We can sum over both sides to get

\[ \sum_{i=1}^n(y_i - \bar{y})^2 = \sum_{i=1}^n(\hat{y}_i - \bar{y})^2 + 2\sum_{i=1}^n(\hat{y}_i - \bar{y})(y_i - \hat{y}_i) + \sum_{i=1}^n(y_i - \hat{y}_i)^2 \tag{A.9}\]

For now, let’s focus on the middle term \(2\sum_{i=1}^n(\hat{y}_i - \bar{y})(y_i - \hat{y}_i)\)

\[ \begin{aligned} 2\sum_{i=1}^n(\hat{y}_i - \bar{y})(y_i - \hat{y}_i) &= 2\sum_{i=1}^n(\hat{y}_iy_i - \hat{y}_i^2 - \bar{y}y_i + \bar{y}\hat{y}_i)\\[10pt] & = 2\sum_{i=1}^n\hat{y}_i(y_i - \hat{y}_i) - 2\bar{y}\sum_{i=1}^n(y_i - \hat{y}_i) \\[10pt] &=2\sum_{i=1}^n\hat{y}_ie_i - 2\bar{y}\sum_{i=1}^ne_i\\[10pt] &= 0 \quad(\text{ given }\sum_{i=1}^ne_i = 0) \end{aligned} \tag{A.10}\]

Plugging Equation A.10 back into Equation A.9, we have

\[ \begin{aligned} \sum_{i=1}^n(y_i - \bar{y})^2 &= \sum_{i=1}^n(\hat{y}_i - \bar{y})^2 + 0 + \sum_{i=1}^n(y_i - \hat{y}_i)^2 \\[10pt] &= \sum_{i=1}^n(\hat{y}_i - \bar{y})^2 + \sum_{i=1}^n(y_i - \hat{y}_i)^2\\[10pt] \end{aligned} \]

Thus \(SST = SSM + SSR\)

A.3 Matrix representation of multiple linear regression

This section provides the details for the matrix notation for multiple linear regression.
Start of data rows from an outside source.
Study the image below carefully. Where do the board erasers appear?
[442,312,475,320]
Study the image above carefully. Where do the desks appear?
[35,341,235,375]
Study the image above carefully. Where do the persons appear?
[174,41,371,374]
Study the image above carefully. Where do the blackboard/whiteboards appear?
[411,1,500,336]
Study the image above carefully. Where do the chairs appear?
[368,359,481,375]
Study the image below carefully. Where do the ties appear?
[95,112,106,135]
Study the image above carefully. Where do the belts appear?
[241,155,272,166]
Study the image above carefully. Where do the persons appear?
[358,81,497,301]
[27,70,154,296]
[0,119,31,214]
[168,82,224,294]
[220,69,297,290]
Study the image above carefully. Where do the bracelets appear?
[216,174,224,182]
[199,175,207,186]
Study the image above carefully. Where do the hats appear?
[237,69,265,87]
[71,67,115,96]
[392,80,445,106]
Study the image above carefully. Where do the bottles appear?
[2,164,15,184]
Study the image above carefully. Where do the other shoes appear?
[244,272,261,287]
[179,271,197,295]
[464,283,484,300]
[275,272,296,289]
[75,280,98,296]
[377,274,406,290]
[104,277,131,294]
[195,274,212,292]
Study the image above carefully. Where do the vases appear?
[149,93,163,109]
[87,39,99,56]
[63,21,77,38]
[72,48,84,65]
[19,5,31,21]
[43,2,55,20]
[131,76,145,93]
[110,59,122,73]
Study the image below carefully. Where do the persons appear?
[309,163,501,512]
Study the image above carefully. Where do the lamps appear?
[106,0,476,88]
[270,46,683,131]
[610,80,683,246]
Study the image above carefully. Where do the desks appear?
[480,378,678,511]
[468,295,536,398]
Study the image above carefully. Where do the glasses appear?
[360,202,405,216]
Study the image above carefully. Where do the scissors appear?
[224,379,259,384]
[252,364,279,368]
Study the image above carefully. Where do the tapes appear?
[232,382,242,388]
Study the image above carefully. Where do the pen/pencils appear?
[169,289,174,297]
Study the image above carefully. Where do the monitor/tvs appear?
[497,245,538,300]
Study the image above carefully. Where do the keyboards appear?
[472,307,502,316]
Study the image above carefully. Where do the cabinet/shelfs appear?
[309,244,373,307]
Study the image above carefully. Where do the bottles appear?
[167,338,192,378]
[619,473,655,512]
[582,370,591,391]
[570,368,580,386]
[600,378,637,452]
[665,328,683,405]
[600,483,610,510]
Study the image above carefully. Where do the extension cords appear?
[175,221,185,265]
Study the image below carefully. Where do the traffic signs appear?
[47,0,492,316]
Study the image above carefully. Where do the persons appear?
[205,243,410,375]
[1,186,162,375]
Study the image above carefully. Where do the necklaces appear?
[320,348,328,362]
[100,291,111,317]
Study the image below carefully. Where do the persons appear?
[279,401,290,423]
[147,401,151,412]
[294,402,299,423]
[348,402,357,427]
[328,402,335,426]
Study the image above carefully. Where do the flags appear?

We assume the reader has familiarity with some linear algebra. Please see Chapter 1 of An Introduction to Statistical Learning for a brief review of linear algebra.

A.4 Introduction

Suppose we have \(n\) observations. Let the \(i^{th}\) be \((x_{i1}, \ldots, x_{ip}, y_i)\), such that \(x_{i1}, \ldots, x_{ip}\) are the explanatory variables (predictors) and \(y_i\) is the response variable. We assume the data can be modeled using the least-squares regression model, such that the mean response for a given combination of explanatory variables follows the form in Equation A.11 .

\[y = \beta_0 + \beta_1 x_1 + \dots + \beta_p x_p \tag{A.11}\]
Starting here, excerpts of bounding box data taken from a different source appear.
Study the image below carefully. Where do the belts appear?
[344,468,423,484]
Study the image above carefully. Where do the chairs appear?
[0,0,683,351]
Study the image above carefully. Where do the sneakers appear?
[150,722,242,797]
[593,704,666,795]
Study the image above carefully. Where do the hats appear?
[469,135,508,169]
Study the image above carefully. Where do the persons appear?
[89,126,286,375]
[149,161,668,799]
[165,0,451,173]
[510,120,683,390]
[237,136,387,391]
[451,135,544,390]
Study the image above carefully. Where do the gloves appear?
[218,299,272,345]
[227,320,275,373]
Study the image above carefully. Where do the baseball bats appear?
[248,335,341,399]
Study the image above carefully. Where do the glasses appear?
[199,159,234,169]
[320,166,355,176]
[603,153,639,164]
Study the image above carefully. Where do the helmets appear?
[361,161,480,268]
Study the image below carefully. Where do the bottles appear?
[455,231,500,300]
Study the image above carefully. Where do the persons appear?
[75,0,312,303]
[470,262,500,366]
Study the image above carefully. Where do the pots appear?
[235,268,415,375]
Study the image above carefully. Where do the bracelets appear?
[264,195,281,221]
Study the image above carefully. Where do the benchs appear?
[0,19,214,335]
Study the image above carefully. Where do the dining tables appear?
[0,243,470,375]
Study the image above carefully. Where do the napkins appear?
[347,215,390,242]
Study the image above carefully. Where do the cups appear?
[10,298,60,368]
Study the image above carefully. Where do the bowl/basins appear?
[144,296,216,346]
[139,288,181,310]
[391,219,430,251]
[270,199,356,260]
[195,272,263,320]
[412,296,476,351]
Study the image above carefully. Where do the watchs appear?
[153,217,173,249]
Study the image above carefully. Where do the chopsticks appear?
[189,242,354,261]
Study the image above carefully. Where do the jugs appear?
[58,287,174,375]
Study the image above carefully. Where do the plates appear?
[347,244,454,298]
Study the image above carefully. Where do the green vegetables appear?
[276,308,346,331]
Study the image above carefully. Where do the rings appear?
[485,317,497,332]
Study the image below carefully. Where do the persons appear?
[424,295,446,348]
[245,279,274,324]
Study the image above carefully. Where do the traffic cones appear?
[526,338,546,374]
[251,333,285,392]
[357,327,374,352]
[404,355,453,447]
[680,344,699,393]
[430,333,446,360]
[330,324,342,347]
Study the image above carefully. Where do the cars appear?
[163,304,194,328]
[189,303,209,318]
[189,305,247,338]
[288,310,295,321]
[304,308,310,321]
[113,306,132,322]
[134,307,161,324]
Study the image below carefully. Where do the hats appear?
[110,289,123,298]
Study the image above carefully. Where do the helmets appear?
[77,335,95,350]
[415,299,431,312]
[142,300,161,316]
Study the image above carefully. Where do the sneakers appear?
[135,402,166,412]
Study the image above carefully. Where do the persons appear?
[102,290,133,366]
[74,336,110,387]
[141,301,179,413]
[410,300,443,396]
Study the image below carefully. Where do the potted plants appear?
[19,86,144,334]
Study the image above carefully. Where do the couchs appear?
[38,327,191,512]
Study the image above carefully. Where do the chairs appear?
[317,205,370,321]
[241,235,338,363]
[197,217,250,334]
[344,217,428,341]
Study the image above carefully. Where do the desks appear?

We can write the response for the \(i^{th}\) observation as shown in Equation A.12.

\[y_i = \beta_0 + \beta_1 x_{i1} + \dots + \beta_p x_{ip} + \epsilon_i \tag{A.12}\]

such that \(\epsilon_i\) is the amount \(y_i\) deviates from \(\mu\{y|x_{i1}, \ldots, x_{ip}\}\), the mean response for a given combination of explanatory variables. We assume each \(\epsilon_i \sim N(0,\sigma^2)\), where \(\sigma^2\) is a constant variance for the distribution of the response \(y\) for any combination of explanatory variables \(x_1, \ldots, x_p\).
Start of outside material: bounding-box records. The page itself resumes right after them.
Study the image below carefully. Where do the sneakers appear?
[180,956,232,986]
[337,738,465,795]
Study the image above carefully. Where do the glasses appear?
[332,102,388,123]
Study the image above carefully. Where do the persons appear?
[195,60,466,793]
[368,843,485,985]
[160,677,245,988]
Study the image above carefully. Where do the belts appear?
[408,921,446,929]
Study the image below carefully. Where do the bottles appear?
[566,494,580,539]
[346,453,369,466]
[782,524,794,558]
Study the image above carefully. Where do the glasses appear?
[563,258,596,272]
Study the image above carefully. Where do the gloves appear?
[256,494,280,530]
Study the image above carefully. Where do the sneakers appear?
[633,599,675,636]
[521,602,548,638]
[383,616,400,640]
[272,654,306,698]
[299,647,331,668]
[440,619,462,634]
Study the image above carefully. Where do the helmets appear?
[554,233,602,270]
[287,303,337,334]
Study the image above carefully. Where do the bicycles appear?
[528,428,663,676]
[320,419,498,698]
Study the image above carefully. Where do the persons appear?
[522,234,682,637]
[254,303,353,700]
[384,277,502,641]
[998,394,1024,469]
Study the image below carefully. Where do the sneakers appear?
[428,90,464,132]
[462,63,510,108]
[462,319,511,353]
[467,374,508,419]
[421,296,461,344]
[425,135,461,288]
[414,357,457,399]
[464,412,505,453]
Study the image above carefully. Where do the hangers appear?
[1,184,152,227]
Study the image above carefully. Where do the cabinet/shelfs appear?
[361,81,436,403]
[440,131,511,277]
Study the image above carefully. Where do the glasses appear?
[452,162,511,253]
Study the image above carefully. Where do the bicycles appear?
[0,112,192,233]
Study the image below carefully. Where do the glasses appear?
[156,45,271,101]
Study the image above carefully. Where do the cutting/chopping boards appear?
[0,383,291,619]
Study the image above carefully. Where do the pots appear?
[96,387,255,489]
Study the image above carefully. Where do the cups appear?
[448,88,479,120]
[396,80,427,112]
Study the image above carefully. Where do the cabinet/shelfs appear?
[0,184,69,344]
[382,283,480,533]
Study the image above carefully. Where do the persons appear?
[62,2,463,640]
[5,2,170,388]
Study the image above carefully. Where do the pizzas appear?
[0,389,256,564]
A.5 Matrix Representation for the Regression Model

We can represent the model using matrix notation.

\[\mathbf{Y} = \mathbf{X}\boldsymbol{\beta} + \mathbf{\epsilon}\]

Therefore the estimated response for a given combination of explanatory variables and the associated residuals can be written as

\[\begin{equation} \label{matrix_mean} \hat{\mathbf{Y}} = \mathbf{X}\hat{\boldsymbol{\beta}} \hspace{10mm} \mathbf{e} = \mathbf{Y} - \mathbf{X}\hat{\boldsymbol{\beta}} \end{equation}\]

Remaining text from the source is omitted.